The National Sleep Foundation
says that “sleep is as essential as diet and exercise. Inadequate sleep can result in fatigue, depression, concentration problems, illness and injury.”
Runners need more sleep than the average person. When you train hard, your muscles need time to rest. When we sleep, our body releases growth hormone. This is what stimulates muscle growth and repair, as well as bone building and fat burning. It enables you to run again another day. When you are sleep deprived, you can’t release as much, and your muscles don’t get repaired properly. Inevitably, this leads to injuries. Sleep is important for both physical regeneration and mental development/memory. Sleep also helps fight off disease and boost your immune system. Sleep deprivation has been shown to reduce cardiovascular performance and sprinting ability. According to a sleep study at Stanford
, athletes who “increased their sleep time ran faster sprints and hit more accurate tennis shots than they did while getting their usual amount of sleep.

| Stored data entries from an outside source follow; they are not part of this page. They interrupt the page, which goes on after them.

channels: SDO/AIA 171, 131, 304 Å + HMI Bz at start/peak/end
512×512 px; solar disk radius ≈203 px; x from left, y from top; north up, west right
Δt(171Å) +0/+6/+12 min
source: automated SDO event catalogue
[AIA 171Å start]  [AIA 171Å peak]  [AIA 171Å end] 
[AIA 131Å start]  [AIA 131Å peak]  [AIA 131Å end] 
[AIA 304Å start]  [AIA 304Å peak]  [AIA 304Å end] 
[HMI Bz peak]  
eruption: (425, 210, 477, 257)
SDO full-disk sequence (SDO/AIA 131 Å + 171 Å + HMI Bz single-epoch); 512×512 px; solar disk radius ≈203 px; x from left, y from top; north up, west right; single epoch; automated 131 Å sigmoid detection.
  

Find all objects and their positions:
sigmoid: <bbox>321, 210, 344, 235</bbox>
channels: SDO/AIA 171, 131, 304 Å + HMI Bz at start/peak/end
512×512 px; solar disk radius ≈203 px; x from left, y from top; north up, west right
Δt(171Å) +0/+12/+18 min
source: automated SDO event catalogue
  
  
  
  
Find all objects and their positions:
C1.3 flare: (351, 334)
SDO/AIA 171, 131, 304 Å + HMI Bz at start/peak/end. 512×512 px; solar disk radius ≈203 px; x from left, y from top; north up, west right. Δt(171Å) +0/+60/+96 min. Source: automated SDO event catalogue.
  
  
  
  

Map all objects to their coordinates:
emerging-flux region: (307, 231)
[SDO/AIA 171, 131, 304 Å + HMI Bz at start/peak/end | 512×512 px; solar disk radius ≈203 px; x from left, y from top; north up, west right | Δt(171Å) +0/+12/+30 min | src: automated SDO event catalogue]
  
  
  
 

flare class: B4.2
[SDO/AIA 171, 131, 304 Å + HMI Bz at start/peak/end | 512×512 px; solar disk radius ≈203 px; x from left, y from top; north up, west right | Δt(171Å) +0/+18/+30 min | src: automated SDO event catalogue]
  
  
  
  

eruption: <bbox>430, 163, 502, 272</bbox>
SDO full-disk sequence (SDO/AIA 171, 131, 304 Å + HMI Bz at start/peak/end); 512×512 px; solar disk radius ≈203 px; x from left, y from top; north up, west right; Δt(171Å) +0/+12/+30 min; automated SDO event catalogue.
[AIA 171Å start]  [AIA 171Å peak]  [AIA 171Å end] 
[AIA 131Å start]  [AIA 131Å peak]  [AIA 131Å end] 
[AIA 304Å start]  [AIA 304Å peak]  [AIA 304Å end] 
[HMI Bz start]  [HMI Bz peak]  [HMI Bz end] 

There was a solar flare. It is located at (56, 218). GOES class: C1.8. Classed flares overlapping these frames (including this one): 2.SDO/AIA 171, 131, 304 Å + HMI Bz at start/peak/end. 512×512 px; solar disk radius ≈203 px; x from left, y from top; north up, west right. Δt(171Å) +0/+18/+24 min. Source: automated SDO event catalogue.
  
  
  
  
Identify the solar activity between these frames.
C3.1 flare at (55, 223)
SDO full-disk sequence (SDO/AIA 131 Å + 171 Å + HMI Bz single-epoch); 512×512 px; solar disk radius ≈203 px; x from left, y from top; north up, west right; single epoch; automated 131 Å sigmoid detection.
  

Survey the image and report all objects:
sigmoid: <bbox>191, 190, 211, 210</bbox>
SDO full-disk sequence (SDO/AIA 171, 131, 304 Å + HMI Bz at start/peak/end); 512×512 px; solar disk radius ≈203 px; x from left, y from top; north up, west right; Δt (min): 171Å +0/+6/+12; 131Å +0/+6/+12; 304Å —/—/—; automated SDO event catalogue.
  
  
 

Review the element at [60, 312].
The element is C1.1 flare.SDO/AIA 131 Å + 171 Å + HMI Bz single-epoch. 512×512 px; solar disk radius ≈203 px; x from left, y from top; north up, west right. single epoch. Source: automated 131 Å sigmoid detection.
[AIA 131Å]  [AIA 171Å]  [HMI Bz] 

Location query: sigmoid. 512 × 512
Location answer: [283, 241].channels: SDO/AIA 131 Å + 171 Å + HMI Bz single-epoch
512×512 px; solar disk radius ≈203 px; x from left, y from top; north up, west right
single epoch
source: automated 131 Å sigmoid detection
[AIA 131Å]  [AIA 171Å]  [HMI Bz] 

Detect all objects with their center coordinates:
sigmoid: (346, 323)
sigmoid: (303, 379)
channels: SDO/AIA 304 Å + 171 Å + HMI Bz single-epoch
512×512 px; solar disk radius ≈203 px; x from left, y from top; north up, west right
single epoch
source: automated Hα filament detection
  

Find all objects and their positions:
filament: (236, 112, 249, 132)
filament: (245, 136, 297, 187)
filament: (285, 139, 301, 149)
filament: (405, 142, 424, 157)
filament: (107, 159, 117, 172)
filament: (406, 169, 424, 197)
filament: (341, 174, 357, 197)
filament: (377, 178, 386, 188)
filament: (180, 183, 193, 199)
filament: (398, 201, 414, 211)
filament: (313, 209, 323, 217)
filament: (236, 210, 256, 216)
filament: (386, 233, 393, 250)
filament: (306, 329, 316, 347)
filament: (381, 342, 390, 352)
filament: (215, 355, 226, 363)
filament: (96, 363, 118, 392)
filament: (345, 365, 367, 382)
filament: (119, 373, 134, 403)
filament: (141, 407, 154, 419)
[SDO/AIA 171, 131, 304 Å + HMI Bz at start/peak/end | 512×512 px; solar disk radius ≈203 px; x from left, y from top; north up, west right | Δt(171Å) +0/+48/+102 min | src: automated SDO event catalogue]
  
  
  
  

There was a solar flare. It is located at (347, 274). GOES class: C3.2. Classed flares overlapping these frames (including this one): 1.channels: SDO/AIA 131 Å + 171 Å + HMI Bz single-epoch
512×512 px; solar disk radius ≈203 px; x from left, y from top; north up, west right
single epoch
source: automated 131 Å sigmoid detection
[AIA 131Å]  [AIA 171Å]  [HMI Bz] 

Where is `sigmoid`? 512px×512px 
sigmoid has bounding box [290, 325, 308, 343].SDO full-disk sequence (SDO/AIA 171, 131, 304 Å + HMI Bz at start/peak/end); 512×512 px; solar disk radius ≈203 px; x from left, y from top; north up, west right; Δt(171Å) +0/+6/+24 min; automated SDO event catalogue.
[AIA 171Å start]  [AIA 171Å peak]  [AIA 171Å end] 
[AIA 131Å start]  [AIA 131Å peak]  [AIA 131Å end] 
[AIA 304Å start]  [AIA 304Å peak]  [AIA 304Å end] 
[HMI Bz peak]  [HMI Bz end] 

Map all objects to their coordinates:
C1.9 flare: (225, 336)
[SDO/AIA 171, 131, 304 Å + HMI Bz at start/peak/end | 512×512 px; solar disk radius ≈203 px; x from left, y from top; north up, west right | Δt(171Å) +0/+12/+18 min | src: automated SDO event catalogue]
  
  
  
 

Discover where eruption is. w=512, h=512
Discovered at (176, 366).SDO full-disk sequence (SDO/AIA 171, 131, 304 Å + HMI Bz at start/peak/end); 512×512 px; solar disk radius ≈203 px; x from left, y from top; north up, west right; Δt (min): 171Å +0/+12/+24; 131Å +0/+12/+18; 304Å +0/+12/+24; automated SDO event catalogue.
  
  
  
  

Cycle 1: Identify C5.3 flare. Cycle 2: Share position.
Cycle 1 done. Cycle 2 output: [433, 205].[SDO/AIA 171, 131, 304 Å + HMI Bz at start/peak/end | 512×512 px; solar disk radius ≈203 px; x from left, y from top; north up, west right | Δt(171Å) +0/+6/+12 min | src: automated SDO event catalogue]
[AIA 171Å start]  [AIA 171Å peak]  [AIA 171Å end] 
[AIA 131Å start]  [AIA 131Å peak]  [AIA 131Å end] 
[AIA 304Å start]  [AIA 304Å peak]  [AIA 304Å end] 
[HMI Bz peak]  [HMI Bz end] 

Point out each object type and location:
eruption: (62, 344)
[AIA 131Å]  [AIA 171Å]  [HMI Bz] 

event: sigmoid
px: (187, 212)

” The harder that you train, the more sleep you need.
The research also suggests that one or two restless nights before a big race isn’t damaging. If you’re getting good sleep, tossing and turning the night before the race won’t hurt your time. If you’re curious about the quality of your sleep, try using an app for your phone or smart-watch.
Here are a few tips to help you improve your sleep quality to run your best. Make sleep a priority! It is as important as your speed work.
- Get on a schedule. Try to go to bed and wake up close to the same time every day.
- Take a mid-day nap. Just 30 minutes can boost your energy.
- Keep your room dark, cool and quiet. All of these will help you count sheep faster.
- Limit caffeine and alcohol. Both are linked to decreased sleep quality.
- Turning off the TV, smart phone, computer, etc. at least an hour before bed helps increase your sleep quality.
- Turn phone screen to night mode.
- Avoid doing things in bed other than sleep.